Effect of gentamicin on AKT/p-AKP protein expression. Experiments were performed in control and experimental NCI-N87 cells collected 24 h after 1.5 mM GM treatment. (a) Immunoblots of proteins were probed with anti-AKT and p-AKT and visualized by enhanced chemiluminescence (ECL). β-tubulin was used as loading control. (b) The area density was evaluated by densitometry scanning and analysis with ImageJ program, the data represent the mean ± SD of three experiments performed in duplicate (significance, * p < 0.001 versus control sample).

Figure 6

Effect of gentamicin on SMPD1, SMPD4 gene expression in thyrocytes (FRTL-5 cells), embryonic hippocampal cells (HN9.10), human lymphocytes and non-Hodgkin’s T cell human lymphoblastic lymphoma cells (SUP-T1), hepatoma cells (H35), and human gastric cancer cells (NCI-N87).

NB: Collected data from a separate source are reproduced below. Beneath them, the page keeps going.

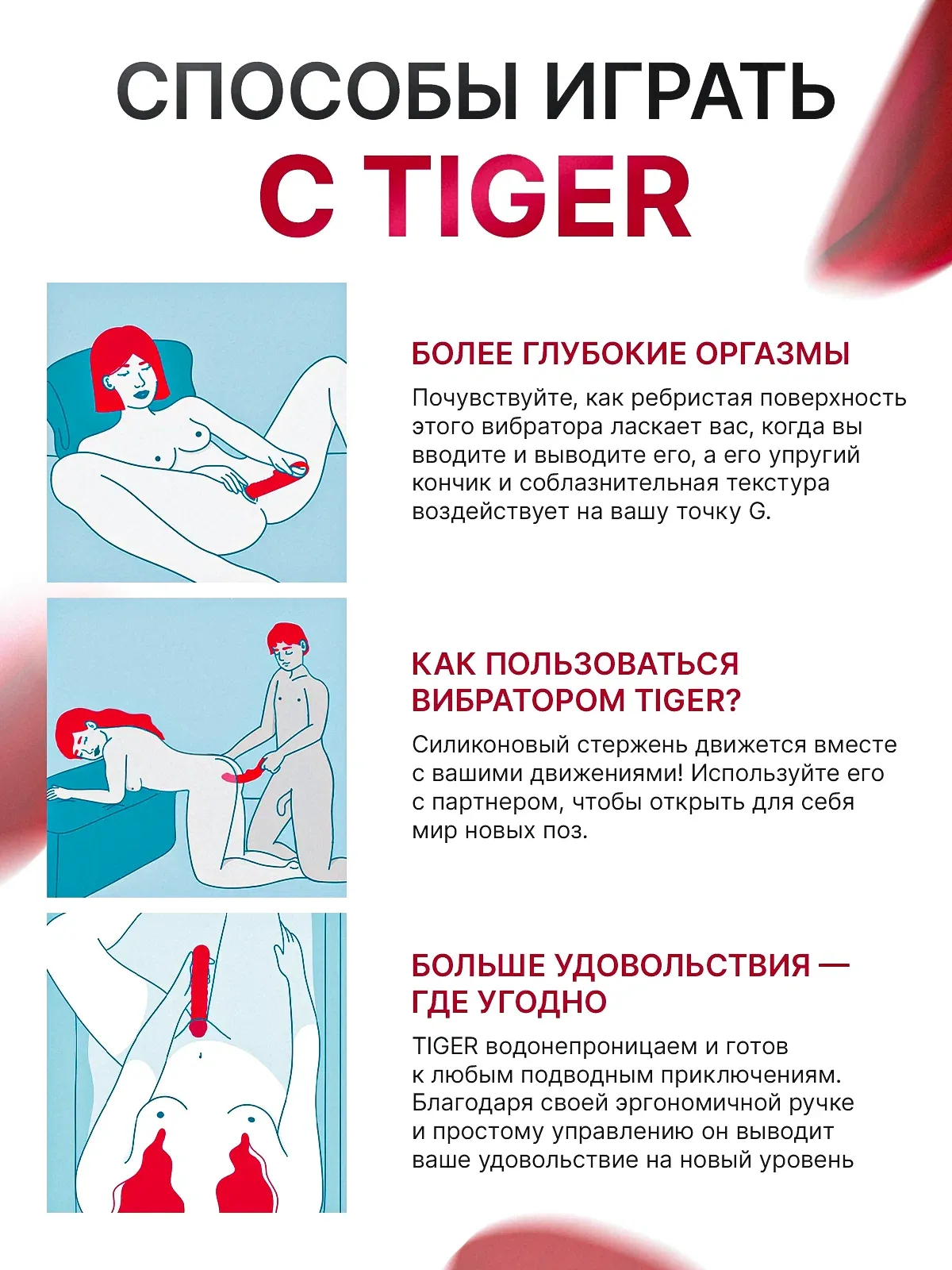 СПОСОБЫ ИГРАТЬ
С TIGER

БОЛЕЕ ГЛУБОКИЕ ОРГАЗМЫ

Почувствуйте, как ребристая поверхность этого вибратора ласкает вас, когда вы вводите и выводите его, а его упругий кончик и соблазнительная текстура воздействует на вашу точку G.

КАК ПОЛЬЗОВАТЬСЯ ВИБРАТОРОМ TIGER?

Силиконовый стержень движется вместе с вашими движениями! Используйте его с партнером, чтобы открыть для себя мир новых поз.

БОЛЬШЕ УДОВОЛЬСТВИЯ — ГДЕ УГОДНО

TIGER водонепроницаем и готов к любым подводным приключениям. Благодаря своей эргономичной ручке и простому управлению он выводит ваше удовольствие на новый уровень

GAPDH expression was used as a housekeeping gene. RT-PCR analysis was performed in control and experimental cells collected after 24 h after 1.5mM GM treatment. Data are expressed as the mean ± SD of three independent experiments performed in three PCR replicates (significance, * p < 0.001 versus control sample).

Figure 7

Effect of gentamicin on aSMase and nSMase protein expression. Experiments were performed in control and experimental FRTL-5, HN9.10, lymphocytes, SUP-T1, and H35 cells, collected 24 h after 1.5 mM GM treatment. (a) Immunoblots of proteins were probed with anti-aSMase and anti-nSMase and visualized by enhanced chemiluminescence (ECL). β-tubulin was used as loading control. (b) The area intensity was evaluated by densitometry scanning and analysis with ImageJ program, the data represent the mean ± SD of three experiments performed in duplicate (significance, * p < 0.001 versus control sample).